As can be seen from the diagram above, over the past few years there has been a positive trend in the number of patients being observed for neurological pathology, but the number of patients remains quite large.

Delayed speech development

One of the most common reasons for visiting a neurologist is speech delay in children aged from one to 5 years. The peak of this disease occurs at the age of 2.5–3.5 years. Often, delayed speech development is an integral part of a general psychoneurological deficit, but in most cases it is in the nature of a partial developmental deviation. Neuroprotective therapy is relevant in most cases, excluding such rare conditions as epileptic encephalopathy (in particular, Landau-Kleffner syndrome), true autism and orphan diseases associated with regression of mental development (for example, Rett's disease). According to our data, the share of such diseases in the structure of speech development delays does not exceed 3%. In other cases, nootropic therapy is needed to stimulate and support the child’s nervous system during critical periods of development.

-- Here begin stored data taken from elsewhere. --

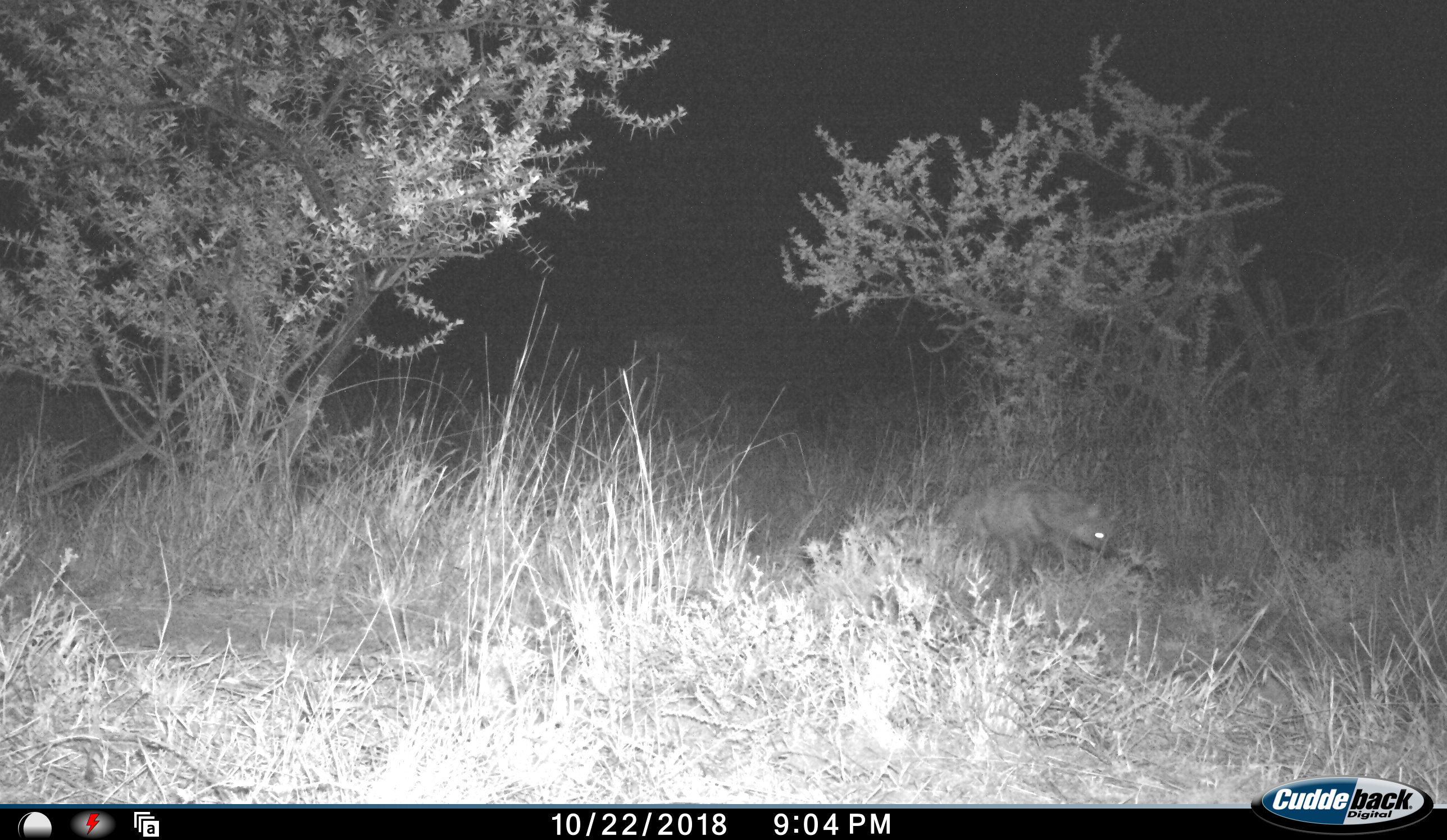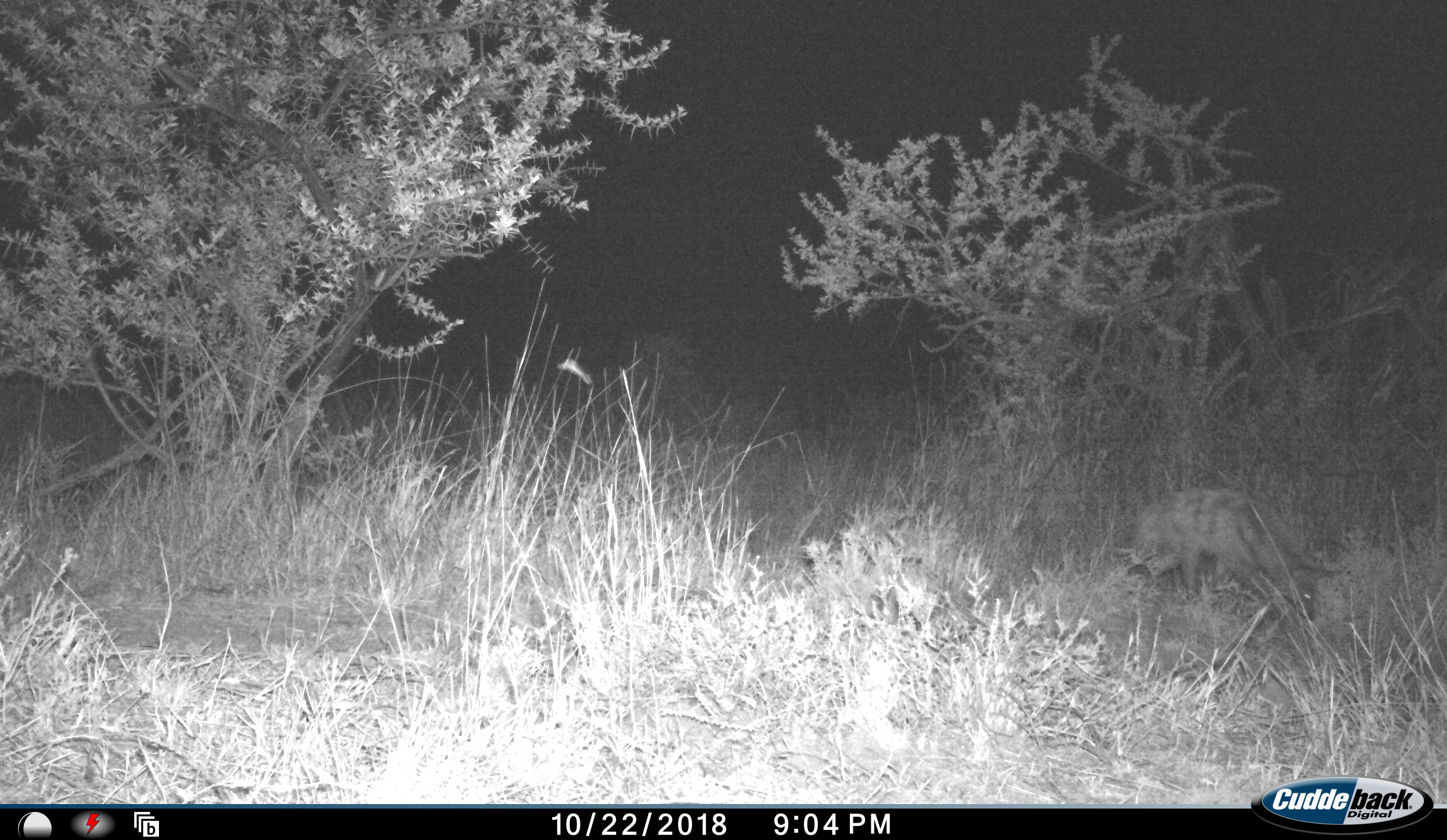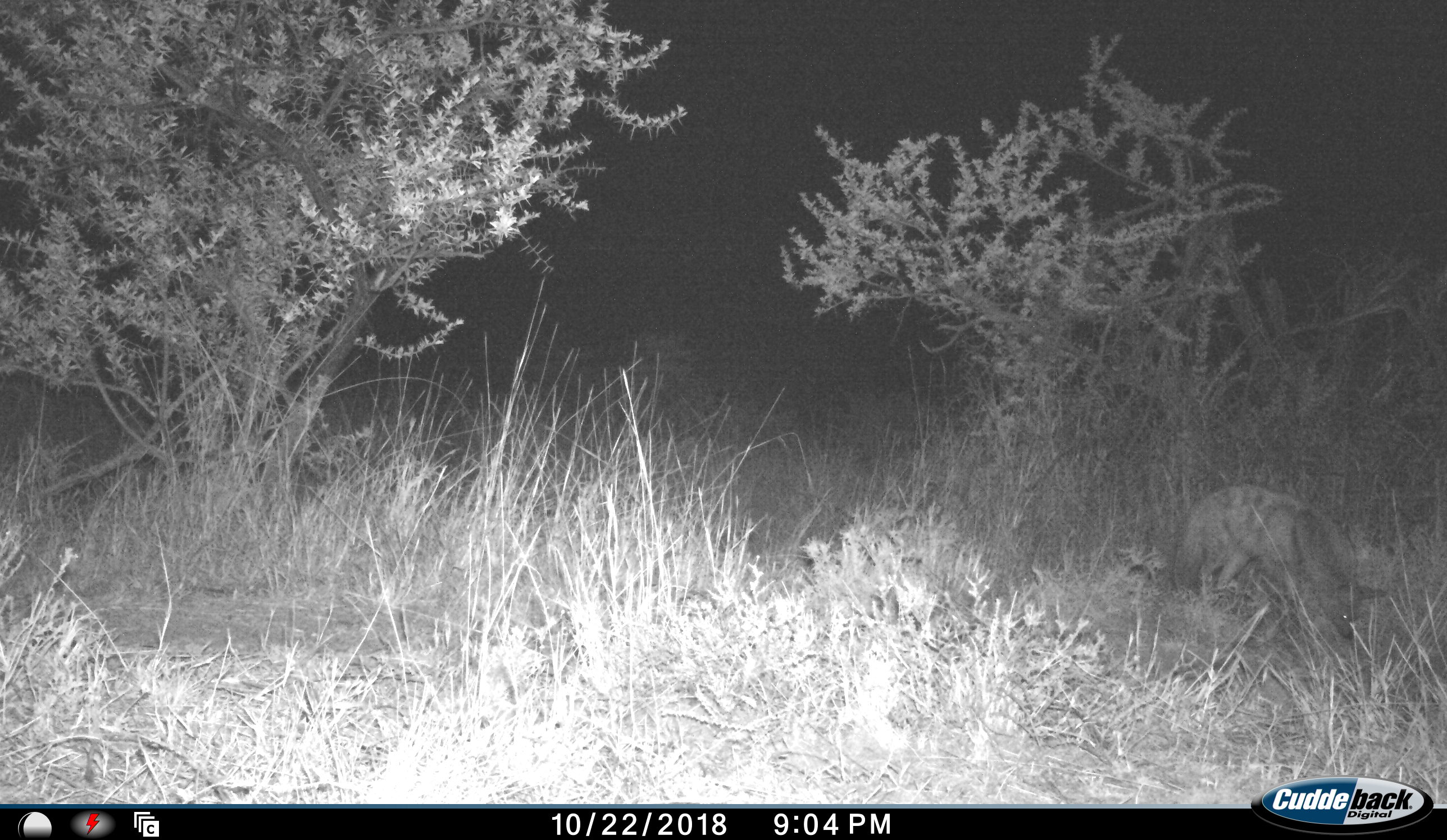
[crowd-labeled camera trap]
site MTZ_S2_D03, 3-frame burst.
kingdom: Animalia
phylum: Chordata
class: Mammalia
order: Carnivora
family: Hyaenidae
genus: Proteles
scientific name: Proteles cristatus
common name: aardwolf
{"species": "aardwolf (Proteles cristatus)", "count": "1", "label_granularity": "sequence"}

We analyzed 120 cases of delayed speech development in children aged 3 to 5 years. The ratio of partial speech delay (92) and speech delay in the structure of general psychoneurological deficit (28) in the study group was 3.2: 1.0. In 98% (118) of cases, neuroprotective therapy with Pantocalcin was used at a dose of 30–40 mg/kg body weight per day. In two cases, the examination revealed violations that resulted in the exclusion of patients from the study group (1 – high index of epileptic activity on the electroencephalogram, 1 – autistic behavior). In addition, in a third (39; 33.1%) of children, speech delay was combined with hyperactive behavior, so additional light sedative therapy was required (Tenoten for children, Persen, Magne B6).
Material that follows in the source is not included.